Reel de Montmarquette

Alfred Montmarquette was a dominant figure in the French-Canadian music of the 1925-50 period. Born in New-York he moved to Montréal in the late 1920’s. All traditional musicians have at least one Montmarquette tune in their répertoire.

Can you point to any recorded examples?

Cross posting ~ 😉

One interesting point (as noted by a member of this forum) about this tune is that it is named after its interpret (and composer?), instead of a place name or anything else. The record label mistakenly has "Monmarquette" without the "t" written on it.

Yes, it struke me as odd, as he was good about having names for the tunes he played, but this one has his own name… It made me wonder if someone had made it for him, and as a gesture of approval he took to playing it himself?

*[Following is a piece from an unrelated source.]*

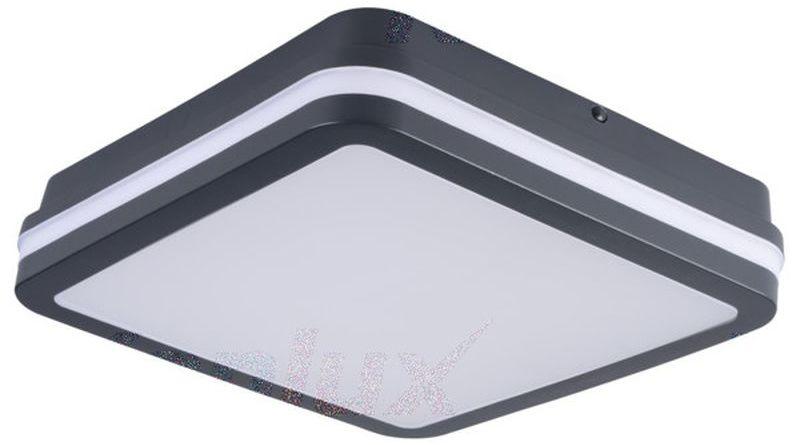 Plafoniera LED z czujnikiem ruchu BENO 24W NW-L-SE GR 1920lm 4000K IP54 33347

‘struke’ ~ I am shot for sure ~ ‘struck’… slap-slap-slap ~ me trying to knock some sense in… 😏

Thanks for the mp3 — it brings the tune to life. I’m no expert on French-Canadian music so it helps to actually hear it.

Alfred Montmarquette

For reeds this man is one of the best, a solid dance musician, however, MP3s don’t do him justice, there’s lift too, but you’ll have experience enough there yourself button… People have grown complacent and take ‘digital’ for granted, but with the benefits there are also sacrafices…

Digital is so yesterday, C… I just log it into my transmogrifier and I’m transported to the time and place the recording was made. I even danced with his daughter. You’re such a luddite.

hee hee 😲

That was *such* a great MP3! Loved it. The chording was great too. Just shows - all these guitarist these days with their fancy footwork and stupid ‘jazz’ chords … WHO NEEDS ‘EM??!!!?!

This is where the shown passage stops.